Not later, when the moment had been absorbed and reflected upon. Not after a discussion about what form the response should take. Now, in the middle of the astonishment, while everything was still raw and impossible and no one had quite figured out what to do next. She picked up the instrument and started.
What Midrash Tehillim Heard in the Word New
Midrash Tehillim, compiled in the land of Israel between the fifth and ninth centuries CE, opens its treatment of Psalm 149 with the divine command to sing a new song. The rabbis asked the question immediately: what makes a song new? Is it simply that no one has sung it before? That standard would drain the phrase of meaning, because every first performance of anything would qualify. Something else was required.
The midrash drew on Isaiah 43:18-19: do not remember the former things, do not consider the things of old. Behold, I am doing a new thing. The newness of the song corresponds to the newness of the event being praised. A new song is required when God does a new thing, and a new thing is an act of divine power on a scale and in a mode that has not happened before. Not a repetition. Not a variation. A genuinely new category.
The crossing of the Red Sea was that. Not merely a military escape or a fortunate shift in geography. A nation that had been slaves, who had believed they would die in the desert, walked through the split water and came out on the other side. The Egypt of their chains was drowned behind them. The world after was structurally different from the world before. A new thing required a new song.
Why the Women Already Had Their Timbrels Ready
Legends of the Jews records the detail that explains Miriam's readiness. The women had provided themselves with timbrels and flutes before they left Egypt. They had carried the instruments through the Exodus, through the desert, to the shore. They had done this because they had perfect faith that God would perform miracles. They were not bringing instruments because they expected to need music for entertainment in the wilderness. They were bringing them because they knew they would need them for a song they had not yet sung.

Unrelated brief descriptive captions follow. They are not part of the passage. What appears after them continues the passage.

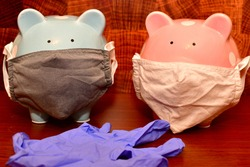 Two piggy banks, one pink and one blue wearing face masks and standing behind a rubber glove.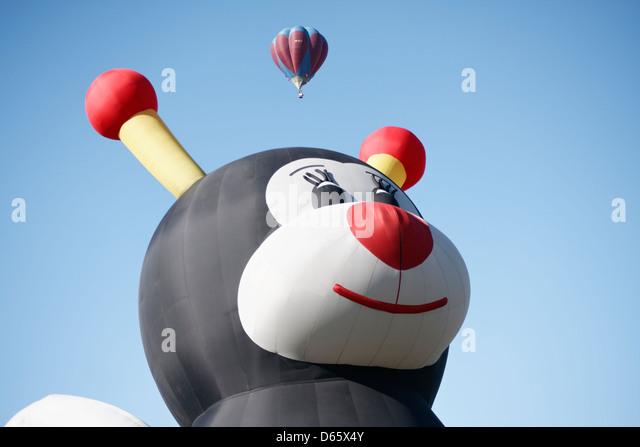 A bumblebee-shaped hot-air balloon called Lilly Little Bee in Saga International Balloon Fiesta, Saga, Japan. - Stock Image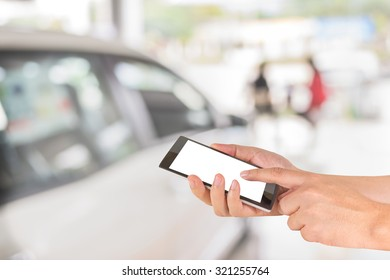 male hand is holding a modern touch screen phone and blur image of Commercially cars stand in show room of car shop.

This is the faith that runs underneath the act. Miriam's immediate response after the sea closed was not spontaneous in the sense of unrehearsed. It was the expression of something she had been carrying since Egypt, an expectation held in the body in the form of a timbrel packed for a journey whose destination she had not yet seen. The instrument was the physical evidence of the belief. She picked it up the moment the belief was confirmed.
A New Song for a New Egypt
Midrash Tehillim 149:2, reading the command to sing a new song in the context of Psalm 149, extends the principle forward. Every act of divine renewal calls for a new song. The ingathering of the exiles will require one. The resurrection of the dead will require one. The messianic age will require the most entirely new song yet composed, because the event it praises will be the most entirely new thing God has done. Miriam at the sea established the pattern: when the world changes, you sing before you have time to compose, and the song that rises in the moment of astonishment is the right song because it corresponds precisely to the new thing it is answering.
She led the women in their own movement, separate from the men, their own voices and instruments and dance. The tradition of two simultaneous celebrations at the sea, one led by Moses and one led by Miriam, is preserved in the Torah itself. Two responses to one new thing. Two ways of saying: this has never happened before and we were ready for it anyway.